As fraudes têm encontrado um novo território fértil: a transportadora privada. Em 2025, Telegram converteu-se na plataforma onde mais têm crescido as fraudes, com um incremento de 233% nos casos reportados, segundo a quarta edição do Relatório sobre Segurança do Consumidor e Delitos Financeiros publicado por Revolut.
O estudo constata uma mudança de tendência no ecossistema digital. Os estafadores estão a abandonar progressivamente as redes sociais tradicionais para refugiar-se em meios criptografados. Em Espanha, Telegram já concentra o 22% das fraudes denunciadas, enquanto a nível global representa o 21% do total.
A migração ao chat encriptado
Ainda que as plataformas de Meta -matriz de Facebook e Instagram- seguem acumulando o 44% das fraudes reportadas em todo mundo, o crescimento mais acelerado se produz em Telegram. Os casos detectados neste aplicativo têm-se triplicado em mal um ano.
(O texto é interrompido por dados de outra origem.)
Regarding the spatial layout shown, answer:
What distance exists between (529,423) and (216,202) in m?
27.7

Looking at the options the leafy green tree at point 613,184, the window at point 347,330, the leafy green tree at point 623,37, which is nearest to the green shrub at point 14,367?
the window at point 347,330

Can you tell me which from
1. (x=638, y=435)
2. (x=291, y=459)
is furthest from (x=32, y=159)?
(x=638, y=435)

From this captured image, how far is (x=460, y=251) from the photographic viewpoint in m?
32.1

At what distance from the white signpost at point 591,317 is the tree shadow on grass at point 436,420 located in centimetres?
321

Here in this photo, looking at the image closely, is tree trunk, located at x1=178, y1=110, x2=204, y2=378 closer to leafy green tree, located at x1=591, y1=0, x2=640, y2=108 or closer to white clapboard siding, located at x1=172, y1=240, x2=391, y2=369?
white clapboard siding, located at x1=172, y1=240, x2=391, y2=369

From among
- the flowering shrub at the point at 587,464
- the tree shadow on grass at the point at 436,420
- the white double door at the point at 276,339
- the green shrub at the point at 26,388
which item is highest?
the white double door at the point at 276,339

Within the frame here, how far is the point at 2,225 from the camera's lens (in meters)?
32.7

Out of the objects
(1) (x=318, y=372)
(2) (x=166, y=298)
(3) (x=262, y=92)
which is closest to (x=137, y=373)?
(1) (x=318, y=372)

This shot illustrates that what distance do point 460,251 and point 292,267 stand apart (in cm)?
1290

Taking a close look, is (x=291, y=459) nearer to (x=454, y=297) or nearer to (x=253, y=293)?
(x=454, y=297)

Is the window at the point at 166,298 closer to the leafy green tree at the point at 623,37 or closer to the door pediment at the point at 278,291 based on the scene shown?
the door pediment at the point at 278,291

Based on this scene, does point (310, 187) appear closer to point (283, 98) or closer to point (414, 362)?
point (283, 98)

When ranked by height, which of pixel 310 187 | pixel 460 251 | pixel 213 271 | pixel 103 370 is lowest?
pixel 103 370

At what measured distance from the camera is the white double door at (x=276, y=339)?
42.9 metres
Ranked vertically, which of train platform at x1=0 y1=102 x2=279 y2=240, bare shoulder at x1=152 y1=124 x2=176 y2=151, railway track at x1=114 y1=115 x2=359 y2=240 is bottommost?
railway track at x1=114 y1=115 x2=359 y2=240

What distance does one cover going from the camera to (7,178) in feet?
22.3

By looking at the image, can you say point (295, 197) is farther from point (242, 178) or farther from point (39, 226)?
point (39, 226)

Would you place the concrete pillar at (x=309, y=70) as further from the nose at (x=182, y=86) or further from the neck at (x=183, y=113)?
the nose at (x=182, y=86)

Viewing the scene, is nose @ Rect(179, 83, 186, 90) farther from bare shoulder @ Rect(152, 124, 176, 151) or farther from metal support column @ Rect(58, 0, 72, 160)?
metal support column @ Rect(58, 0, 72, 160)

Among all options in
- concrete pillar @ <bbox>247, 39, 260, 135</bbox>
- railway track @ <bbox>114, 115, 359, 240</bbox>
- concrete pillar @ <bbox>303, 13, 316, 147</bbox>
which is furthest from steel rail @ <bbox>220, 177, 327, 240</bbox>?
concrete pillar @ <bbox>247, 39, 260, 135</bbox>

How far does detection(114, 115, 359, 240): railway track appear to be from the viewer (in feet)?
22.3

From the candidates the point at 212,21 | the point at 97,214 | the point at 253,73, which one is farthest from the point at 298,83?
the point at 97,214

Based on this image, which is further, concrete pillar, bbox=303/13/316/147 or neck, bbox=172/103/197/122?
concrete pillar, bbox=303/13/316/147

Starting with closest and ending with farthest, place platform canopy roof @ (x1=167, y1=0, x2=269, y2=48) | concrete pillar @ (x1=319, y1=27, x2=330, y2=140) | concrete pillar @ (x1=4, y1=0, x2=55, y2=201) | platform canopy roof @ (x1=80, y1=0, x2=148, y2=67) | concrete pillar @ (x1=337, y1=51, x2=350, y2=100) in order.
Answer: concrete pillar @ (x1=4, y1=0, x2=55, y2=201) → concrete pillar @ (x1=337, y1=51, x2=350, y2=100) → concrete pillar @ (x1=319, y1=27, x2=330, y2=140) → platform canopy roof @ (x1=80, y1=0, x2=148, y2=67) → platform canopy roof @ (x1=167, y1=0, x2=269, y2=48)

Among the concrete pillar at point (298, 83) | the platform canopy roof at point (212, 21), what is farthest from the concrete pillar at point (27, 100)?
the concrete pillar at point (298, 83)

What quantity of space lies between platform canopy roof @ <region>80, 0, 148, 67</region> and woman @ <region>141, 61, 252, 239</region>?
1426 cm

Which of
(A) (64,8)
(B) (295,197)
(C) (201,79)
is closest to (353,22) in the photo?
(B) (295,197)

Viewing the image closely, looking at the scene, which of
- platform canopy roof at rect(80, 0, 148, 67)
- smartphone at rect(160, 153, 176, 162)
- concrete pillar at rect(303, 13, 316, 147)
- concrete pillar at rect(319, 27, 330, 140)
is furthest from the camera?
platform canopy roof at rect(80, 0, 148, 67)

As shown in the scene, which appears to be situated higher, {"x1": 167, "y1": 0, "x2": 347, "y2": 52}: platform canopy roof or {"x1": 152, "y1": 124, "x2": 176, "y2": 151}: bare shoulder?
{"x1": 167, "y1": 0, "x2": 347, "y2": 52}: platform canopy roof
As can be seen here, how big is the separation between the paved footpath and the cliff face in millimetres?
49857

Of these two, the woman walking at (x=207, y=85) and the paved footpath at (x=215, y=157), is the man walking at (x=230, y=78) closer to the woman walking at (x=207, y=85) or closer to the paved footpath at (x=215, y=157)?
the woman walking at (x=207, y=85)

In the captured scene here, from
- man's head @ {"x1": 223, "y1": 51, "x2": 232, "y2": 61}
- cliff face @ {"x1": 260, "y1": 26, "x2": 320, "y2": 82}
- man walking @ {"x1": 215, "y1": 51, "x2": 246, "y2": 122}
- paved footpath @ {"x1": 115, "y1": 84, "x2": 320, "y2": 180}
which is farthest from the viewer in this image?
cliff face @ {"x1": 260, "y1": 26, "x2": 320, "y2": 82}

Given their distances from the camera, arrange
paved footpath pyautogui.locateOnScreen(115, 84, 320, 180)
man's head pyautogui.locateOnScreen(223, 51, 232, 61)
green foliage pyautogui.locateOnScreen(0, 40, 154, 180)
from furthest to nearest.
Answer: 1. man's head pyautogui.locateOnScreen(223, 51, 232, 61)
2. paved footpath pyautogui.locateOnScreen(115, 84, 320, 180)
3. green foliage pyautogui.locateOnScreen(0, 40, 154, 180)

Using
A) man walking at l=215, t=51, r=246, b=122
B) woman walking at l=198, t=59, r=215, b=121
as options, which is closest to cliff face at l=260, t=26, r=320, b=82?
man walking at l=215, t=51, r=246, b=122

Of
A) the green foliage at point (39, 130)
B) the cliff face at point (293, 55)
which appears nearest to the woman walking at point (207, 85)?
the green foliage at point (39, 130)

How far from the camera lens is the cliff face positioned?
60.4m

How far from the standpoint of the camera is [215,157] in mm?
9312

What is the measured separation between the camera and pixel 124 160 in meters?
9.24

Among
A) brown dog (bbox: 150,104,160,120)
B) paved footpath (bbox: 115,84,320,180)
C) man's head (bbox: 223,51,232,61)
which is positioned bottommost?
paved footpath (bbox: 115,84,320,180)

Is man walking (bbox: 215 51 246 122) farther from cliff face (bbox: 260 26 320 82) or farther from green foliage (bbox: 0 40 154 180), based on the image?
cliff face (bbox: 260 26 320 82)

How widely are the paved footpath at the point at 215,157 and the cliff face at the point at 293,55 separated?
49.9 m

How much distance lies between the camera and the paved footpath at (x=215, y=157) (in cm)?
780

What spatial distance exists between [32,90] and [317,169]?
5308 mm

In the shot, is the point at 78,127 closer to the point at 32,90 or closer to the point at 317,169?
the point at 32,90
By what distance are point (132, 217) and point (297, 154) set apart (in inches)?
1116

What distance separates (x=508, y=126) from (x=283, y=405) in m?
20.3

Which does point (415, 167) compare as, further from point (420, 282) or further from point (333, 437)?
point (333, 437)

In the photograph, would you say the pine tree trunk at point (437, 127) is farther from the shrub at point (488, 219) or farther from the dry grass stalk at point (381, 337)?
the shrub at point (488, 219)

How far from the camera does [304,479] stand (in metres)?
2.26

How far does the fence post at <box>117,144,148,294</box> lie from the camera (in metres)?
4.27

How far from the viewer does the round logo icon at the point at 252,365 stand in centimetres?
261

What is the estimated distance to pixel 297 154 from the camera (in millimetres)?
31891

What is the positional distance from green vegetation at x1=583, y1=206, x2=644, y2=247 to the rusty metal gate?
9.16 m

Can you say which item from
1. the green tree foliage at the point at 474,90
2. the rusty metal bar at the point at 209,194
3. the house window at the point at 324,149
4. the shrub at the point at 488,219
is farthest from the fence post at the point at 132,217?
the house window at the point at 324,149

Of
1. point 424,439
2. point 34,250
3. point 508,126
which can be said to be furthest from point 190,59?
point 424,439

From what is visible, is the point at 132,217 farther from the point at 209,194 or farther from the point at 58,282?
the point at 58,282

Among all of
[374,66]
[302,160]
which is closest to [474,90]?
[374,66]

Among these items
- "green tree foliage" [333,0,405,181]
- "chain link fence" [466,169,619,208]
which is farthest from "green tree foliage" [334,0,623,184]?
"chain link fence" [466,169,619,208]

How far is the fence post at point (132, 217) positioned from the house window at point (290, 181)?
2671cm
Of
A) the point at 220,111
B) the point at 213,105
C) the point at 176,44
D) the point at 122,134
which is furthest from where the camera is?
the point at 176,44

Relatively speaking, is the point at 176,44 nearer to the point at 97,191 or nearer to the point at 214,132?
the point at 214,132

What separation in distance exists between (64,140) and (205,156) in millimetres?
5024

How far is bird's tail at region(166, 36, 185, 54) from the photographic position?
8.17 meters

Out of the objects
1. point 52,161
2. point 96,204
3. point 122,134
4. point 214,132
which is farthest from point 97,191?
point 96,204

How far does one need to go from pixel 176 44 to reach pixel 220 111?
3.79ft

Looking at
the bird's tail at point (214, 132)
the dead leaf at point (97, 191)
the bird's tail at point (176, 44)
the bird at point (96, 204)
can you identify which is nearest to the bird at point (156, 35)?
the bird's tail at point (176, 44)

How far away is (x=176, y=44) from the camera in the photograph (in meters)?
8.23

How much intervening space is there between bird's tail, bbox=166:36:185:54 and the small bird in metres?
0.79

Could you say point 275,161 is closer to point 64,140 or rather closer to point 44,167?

"Os dados recopilados por Revolut confirmam a mudança do paradigma na natureza das fraudes e fraudes, já que começam a abandonar as redes sociais tradicionais para refugiar na transportadora encriptada. Este trasvase exige uma resposta conjunta de todo o sector digital e de telecomunicações para blindar aos consumidores", acrescenta o estudo.
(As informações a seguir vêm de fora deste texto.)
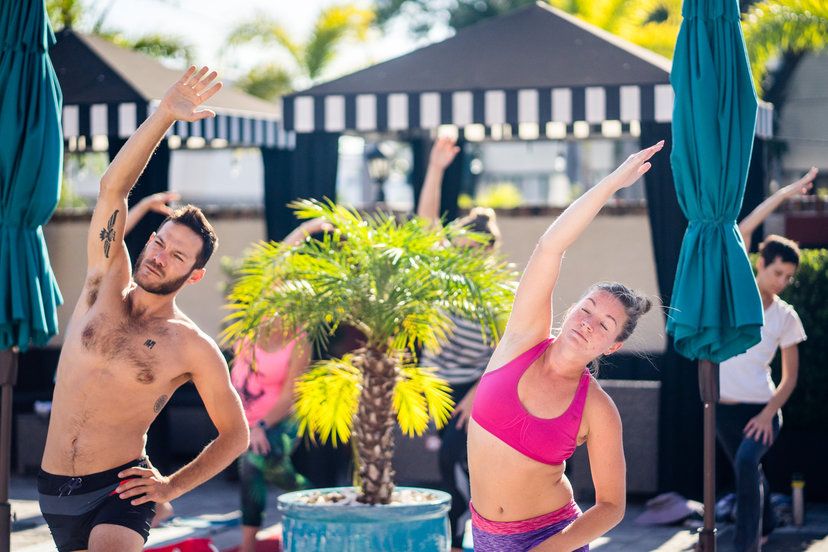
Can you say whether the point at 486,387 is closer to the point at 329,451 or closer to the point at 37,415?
the point at 329,451

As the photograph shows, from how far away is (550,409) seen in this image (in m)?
3.56

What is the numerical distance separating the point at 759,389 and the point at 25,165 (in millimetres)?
3941

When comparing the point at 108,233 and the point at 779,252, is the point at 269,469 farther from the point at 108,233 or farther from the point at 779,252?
the point at 779,252

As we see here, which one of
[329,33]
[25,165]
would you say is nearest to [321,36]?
[329,33]

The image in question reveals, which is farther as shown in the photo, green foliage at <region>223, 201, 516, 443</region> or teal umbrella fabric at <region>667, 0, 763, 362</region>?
green foliage at <region>223, 201, 516, 443</region>

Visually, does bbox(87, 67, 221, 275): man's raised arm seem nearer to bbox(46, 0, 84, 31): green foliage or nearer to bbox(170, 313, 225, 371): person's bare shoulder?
bbox(170, 313, 225, 371): person's bare shoulder

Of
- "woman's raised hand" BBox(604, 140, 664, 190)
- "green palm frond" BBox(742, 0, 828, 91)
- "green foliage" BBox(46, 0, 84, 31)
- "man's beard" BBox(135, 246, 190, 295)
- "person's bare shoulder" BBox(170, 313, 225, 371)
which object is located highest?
"green foliage" BBox(46, 0, 84, 31)

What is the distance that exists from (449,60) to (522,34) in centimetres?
63

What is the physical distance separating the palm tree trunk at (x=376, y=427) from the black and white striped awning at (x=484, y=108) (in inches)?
126

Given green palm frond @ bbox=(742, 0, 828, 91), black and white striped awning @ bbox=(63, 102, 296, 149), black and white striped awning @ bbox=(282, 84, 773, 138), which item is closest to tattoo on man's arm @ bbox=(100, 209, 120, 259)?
black and white striped awning @ bbox=(282, 84, 773, 138)

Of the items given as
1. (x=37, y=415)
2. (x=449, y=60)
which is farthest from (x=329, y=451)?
(x=449, y=60)

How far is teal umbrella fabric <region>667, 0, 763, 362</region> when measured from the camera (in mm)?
4680

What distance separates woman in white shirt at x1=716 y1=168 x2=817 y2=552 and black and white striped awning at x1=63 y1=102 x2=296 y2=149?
416cm

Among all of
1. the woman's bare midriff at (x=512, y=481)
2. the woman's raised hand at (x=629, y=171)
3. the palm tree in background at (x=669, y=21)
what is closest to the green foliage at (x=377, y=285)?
the woman's bare midriff at (x=512, y=481)
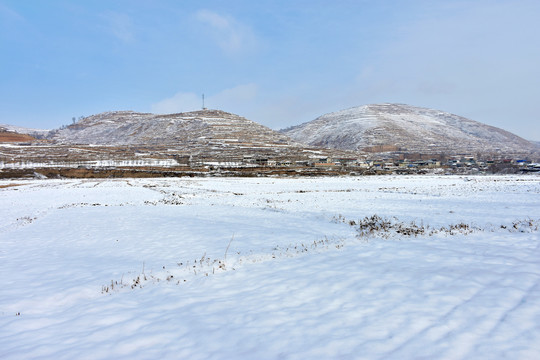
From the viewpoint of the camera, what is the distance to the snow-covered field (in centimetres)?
590

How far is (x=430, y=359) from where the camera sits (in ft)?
17.1

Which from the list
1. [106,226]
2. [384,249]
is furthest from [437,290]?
[106,226]

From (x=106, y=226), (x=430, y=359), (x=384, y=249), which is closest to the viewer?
(x=430, y=359)

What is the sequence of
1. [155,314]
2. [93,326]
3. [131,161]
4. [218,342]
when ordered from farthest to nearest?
[131,161] < [155,314] < [93,326] < [218,342]

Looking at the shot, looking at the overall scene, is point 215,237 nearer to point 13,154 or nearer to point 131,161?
point 131,161

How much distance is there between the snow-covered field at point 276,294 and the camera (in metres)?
5.90

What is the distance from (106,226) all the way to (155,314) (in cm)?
1538

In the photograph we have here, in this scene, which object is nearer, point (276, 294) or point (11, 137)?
point (276, 294)

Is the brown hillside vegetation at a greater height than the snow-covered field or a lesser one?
greater

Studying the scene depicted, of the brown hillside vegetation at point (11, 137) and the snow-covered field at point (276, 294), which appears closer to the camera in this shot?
the snow-covered field at point (276, 294)

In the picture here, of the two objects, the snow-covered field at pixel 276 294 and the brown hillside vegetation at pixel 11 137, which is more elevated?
the brown hillside vegetation at pixel 11 137

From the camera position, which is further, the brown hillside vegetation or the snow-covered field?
the brown hillside vegetation

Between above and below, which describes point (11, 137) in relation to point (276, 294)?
above

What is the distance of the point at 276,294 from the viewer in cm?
858
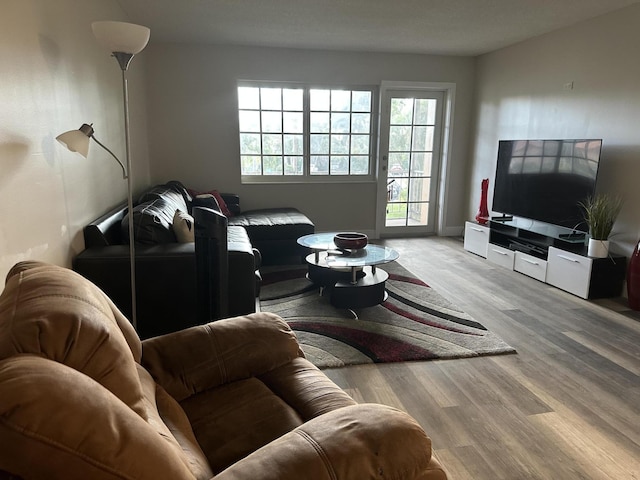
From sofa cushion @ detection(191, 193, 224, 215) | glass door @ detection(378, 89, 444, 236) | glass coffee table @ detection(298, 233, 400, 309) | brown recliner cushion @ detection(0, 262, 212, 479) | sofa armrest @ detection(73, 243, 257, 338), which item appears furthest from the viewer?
Answer: glass door @ detection(378, 89, 444, 236)

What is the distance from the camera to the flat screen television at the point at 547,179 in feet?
12.5

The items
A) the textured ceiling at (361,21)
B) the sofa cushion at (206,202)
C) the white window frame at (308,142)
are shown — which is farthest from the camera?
the white window frame at (308,142)

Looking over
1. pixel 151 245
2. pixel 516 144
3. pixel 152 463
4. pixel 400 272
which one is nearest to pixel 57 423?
pixel 152 463

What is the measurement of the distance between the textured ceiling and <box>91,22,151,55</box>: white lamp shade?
5.39 feet

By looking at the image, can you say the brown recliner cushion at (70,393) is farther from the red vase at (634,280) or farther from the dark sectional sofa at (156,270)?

Compras e falsas ofertas de emprego: as iscas mais eficazes
Em Espanha, as fraudes vinculadas a compras on-line foram as mais frequentes em 2025 e representaram o 53% dos casos denunciados. No entanto, o maior salto produz-se nas falsas ofertas de emprego.
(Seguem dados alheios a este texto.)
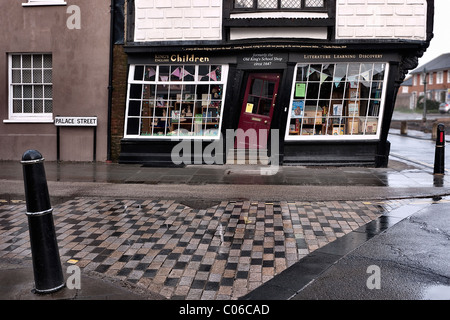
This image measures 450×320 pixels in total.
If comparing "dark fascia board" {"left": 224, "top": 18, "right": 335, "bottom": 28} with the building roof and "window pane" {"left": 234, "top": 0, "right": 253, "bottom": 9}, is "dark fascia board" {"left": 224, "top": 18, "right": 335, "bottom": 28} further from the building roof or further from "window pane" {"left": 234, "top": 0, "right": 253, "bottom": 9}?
the building roof

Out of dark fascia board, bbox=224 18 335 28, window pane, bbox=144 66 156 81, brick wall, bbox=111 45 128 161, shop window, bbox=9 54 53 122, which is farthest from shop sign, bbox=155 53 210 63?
shop window, bbox=9 54 53 122

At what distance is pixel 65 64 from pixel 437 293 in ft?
39.0

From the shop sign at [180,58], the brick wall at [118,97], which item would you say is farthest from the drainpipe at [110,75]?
the shop sign at [180,58]

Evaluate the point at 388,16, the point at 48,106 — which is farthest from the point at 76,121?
the point at 388,16

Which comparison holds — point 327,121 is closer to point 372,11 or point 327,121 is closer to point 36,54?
point 372,11

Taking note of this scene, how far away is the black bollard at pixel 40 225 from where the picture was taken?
4113mm

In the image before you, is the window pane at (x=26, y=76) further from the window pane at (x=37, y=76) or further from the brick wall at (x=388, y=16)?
the brick wall at (x=388, y=16)

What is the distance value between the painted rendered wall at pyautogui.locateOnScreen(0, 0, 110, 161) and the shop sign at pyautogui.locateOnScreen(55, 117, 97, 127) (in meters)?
0.18

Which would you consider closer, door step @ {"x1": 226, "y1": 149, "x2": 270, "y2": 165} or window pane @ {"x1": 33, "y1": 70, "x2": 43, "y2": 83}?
door step @ {"x1": 226, "y1": 149, "x2": 270, "y2": 165}

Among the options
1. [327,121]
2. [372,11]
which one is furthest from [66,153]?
[372,11]

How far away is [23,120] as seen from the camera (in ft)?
44.2

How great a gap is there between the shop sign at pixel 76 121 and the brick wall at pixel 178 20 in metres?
2.66

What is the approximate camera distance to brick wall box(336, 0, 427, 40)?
12.2m
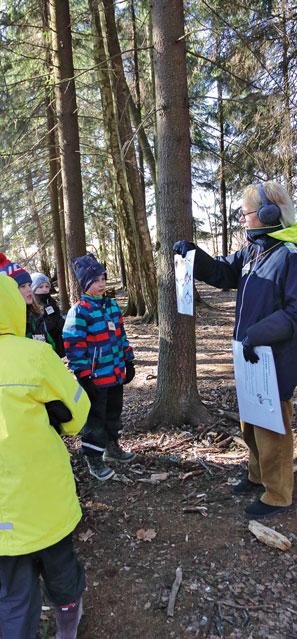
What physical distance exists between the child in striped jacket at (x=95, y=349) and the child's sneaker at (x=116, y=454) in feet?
0.57

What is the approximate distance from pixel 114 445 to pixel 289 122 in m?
7.46

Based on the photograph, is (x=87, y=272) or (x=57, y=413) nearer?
(x=57, y=413)

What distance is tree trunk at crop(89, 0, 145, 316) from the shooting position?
10.6m

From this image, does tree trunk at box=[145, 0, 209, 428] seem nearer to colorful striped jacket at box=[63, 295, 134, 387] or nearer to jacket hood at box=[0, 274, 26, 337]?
colorful striped jacket at box=[63, 295, 134, 387]

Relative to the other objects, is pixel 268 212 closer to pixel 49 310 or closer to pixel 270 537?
pixel 270 537

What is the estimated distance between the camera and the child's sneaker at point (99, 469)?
150 inches

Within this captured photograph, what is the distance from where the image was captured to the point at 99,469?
151 inches

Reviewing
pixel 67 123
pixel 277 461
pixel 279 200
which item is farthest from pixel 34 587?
pixel 67 123

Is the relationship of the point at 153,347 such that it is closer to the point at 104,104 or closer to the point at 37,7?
the point at 104,104

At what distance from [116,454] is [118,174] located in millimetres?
8527

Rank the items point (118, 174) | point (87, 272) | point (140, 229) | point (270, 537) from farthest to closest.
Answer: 1. point (140, 229)
2. point (118, 174)
3. point (87, 272)
4. point (270, 537)

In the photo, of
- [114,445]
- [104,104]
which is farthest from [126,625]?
[104,104]

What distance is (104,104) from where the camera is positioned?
427 inches

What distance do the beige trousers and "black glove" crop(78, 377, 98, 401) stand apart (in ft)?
4.42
A nível mundial, este tipo de engano tem-se triplicado interanualmente e já supõe o 22% da fraude global. Telegram converteu-se no principal canal para este tipo de delito. O 58% das fraudes trabalhistas detectadas originam-se nesta plataforma.
TikTok cresce, Meta resiste
Ainda que Meta volta a situar-se por quarto ano consecutivo como a principal origem da fraude em termos absolutos, o mapa digital se fragmenta.
Além de Telegram, TikTok regista um crescimento significativo. Ainda que o volume total de fraudes é menor que em outras redes, os casos detectados se multiplicaram por seis no último ano.